The Texas barbecue roadtrip offers opportunities for all sorts of hangovers: it’s easy to have too much brisket, too many hours of ranchland driving, sometimes even too much alcohol. When you experience all three hangovers at the same time, often near the end of your trip, you don’t necessarily feel like doing much.
Maybe that’s why it took us until our fourth annual Texas trip to get to Zimmerhanzel’s. It was on the map every year, just an hour from our Austin hub. I don’t remember ever planning visits in alphabetical order, but Z’s was always to be the last stop, the trip’s grand finale. And every year, by that last Monday or Tuesday morning, we all had trouble getting out of bed.
It turns out we were actually missing out on something, and it was even closer to Austin than we realized. Z’s occupies an orange, corrugated steel shack in Smithville, a farm town that attempts to distinguish itself from the surrounding farm towns by publicizing its appearance in a Sandra Bullock movie. But all anyone from Smithville should really need to mention is Z’s, and that would be bragging enough.
In short, the place exudes both quality and atmosphere. It’s tough to do one authentically, but both? Great barbecue is an alchemist’s mix of art and craft, and the pitmaster at Z’s has clearly mastered his (or her) style.

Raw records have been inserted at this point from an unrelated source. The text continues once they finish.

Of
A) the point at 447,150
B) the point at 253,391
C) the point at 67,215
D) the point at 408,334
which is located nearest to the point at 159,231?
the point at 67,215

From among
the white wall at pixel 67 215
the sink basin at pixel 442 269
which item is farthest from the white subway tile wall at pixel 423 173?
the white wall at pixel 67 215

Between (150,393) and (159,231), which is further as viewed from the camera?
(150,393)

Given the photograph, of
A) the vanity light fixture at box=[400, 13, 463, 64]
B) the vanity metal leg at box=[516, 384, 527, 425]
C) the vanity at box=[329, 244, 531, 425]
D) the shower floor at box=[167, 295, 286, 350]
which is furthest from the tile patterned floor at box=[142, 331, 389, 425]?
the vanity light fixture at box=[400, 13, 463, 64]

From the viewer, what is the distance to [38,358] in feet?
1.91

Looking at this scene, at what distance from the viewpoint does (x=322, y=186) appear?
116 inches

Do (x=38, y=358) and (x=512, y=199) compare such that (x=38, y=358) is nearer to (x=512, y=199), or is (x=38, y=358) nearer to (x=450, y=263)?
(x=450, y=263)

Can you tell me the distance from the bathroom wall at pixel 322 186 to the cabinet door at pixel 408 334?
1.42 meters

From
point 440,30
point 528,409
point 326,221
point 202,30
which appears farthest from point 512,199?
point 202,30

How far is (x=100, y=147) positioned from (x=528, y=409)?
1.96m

But let’s start with the decor. A restaurant’s interior should reflect the personality of its clientele without pandering to the lowest common denominator or goading patrons to live beyond their means. When you’ve walked into Z’s dark dining room from a sunny January day and you’ve given your pupils a moment to dilate, what do you see? Plastic tables with tops of faux woodgrain, each one surrounded by orange cafeteria chairs. An entire long wall adorned with taxidermy. Ceiling tiles that easily (and visibly) predate any smoking ban. Yes, this is rural Texas, and you’re in for a treat.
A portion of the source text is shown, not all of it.